Products that mitigate the harmful effects of toxins help to protect gut health and maintain an optimal feed efficiency, as shown with a trial conducted with Mastersorb Gold:

Table 4: Trial design, the impact of Mastersorb Gold on broilers challenged with zearalenone and DON-contaminated feed

	Control	Mastersorb Gold	Challenge	Challenge + Mastersorb Gold
Challenge	—	—	300ppb zearalenone and 6000ppb DON	300ppb zearalenone and 6000ppb DON
Additive	—	MSG (2 kg / MT of feed)	—	MSG (1 kg / MT of feed)

Figure 3: Average FCR for broilers, with or without zearalenone and DON challenge, with or without Mastersorb Gold supplementation

2. Improve nutrient utilization

Maximum use of the nutrients contained in the feed can be obtained with the help of feed additives that promote digestion. Targeting the animal, selected phytomolecules are used for their digestive properties. Focusing on the feed, specific enzymes can unlock nutrients and thus improve feed efficiency.

Phytomolecules support the animal’s digestive system

Phytomolecules promote optimal digestion and absorption of nutrients by stimulating the secretion of digestive juices, such as saliva or bile, enhancing enzyme activity, and favoring good GIT motility (Platel and Srinivasan, 2004). FCR improvements thanks to the use of a phy­tomolecules-based product (Activo) are shown in figure 2.

Enzymes release more nutrients from feed

Enzymes can degrade arabinoxylans, for example. Arabinoxylans are the most common NSP fraction in all cereals – and are undigestible for monogastric animals. Enzymes can make these substances available for animals, allowing for complete nutrient utilization.  Additionally, nutrients trapped due to the cage effect are released, altogether increasing the energy content of the diet and improving FCR.

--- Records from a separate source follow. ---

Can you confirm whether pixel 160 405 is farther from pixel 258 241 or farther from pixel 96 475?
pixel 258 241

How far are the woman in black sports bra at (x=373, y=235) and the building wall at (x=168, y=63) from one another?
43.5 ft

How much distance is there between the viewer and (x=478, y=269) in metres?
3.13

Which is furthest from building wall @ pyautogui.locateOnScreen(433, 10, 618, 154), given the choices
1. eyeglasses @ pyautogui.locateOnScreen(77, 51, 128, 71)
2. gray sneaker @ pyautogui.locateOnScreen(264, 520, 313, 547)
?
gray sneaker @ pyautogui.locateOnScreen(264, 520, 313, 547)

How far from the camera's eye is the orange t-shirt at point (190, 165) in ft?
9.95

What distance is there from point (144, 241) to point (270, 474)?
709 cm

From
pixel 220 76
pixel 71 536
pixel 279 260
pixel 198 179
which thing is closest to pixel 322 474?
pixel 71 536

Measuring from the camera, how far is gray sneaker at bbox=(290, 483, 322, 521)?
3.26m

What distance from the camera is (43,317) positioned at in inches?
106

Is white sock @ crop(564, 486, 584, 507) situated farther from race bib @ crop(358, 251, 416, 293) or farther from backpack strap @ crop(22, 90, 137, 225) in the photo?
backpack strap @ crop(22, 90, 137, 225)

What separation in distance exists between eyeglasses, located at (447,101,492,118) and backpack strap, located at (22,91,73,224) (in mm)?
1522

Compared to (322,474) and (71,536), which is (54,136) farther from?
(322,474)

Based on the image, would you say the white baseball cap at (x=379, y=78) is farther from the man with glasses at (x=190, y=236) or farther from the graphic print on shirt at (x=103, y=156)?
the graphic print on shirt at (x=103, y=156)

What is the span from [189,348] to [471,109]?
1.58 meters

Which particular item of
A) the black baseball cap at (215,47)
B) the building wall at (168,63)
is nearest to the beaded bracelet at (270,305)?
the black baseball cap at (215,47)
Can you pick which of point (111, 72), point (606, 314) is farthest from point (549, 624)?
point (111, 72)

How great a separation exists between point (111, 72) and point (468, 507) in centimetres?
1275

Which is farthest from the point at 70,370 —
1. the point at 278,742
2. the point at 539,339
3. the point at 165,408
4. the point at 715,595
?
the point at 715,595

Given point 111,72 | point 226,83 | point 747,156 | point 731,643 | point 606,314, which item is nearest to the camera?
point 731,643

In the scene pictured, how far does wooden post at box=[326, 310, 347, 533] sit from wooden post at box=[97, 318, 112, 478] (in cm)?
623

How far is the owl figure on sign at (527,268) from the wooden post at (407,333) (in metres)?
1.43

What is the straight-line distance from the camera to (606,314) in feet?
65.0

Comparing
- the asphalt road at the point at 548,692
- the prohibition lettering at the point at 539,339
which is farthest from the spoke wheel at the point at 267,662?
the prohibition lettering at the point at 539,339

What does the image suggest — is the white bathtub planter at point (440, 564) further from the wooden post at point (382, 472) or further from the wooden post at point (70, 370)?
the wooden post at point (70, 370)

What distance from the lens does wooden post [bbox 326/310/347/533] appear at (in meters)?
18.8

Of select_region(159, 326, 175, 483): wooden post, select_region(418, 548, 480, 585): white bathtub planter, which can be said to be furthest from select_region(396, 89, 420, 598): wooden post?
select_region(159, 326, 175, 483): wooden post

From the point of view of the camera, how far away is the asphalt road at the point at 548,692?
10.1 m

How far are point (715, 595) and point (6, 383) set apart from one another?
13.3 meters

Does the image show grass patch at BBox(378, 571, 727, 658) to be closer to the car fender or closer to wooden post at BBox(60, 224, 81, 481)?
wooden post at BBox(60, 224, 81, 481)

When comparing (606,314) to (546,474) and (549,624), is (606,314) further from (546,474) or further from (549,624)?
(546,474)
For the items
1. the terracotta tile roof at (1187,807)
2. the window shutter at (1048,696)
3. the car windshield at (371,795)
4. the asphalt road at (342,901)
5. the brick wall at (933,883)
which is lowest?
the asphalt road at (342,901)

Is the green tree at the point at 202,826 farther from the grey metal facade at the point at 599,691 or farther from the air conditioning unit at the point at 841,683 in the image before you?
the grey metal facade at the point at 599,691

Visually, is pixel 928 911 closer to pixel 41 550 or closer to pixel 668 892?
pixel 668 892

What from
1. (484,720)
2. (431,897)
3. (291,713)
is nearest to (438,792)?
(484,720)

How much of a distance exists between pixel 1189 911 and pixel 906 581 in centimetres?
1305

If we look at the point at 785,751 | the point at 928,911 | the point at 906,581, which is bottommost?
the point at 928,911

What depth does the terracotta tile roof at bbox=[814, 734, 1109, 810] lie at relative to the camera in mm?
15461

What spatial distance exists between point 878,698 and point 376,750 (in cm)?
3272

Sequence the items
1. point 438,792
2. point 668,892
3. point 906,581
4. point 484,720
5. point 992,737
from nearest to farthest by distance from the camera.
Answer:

3. Be proactive about preserving feed quality

The quality of feed can deteriorate, for instance, when nutrients oxidize, or mold infestation occurs. Oxidation by-products promote oxidative stress in the intestine and may lead to tissue damage. Molds, in turn, take advantage of the nutrients contained in the feed and produce mycotoxins. Both cases illustrate the importance of preventing feed quality issues. Feed additives such as antioxidants and mold inhibitors mitigate these risks.

Antioxidants prevent feed oxidation

Antioxidants scavenge free radicals and protect the feed from spoilage. In animals, they mitigate the adverse effects of oxidative stress. Antioxidants in pig nutrition can stabilize DDGS and other fatty ingredients in the feed, maintaining nutrient integrity and availability. Figure 4 shows the FCR improvement that a producer in the US obtained when using the antioxidant product Santoquin in pork finisher diets containing 30% DDGS.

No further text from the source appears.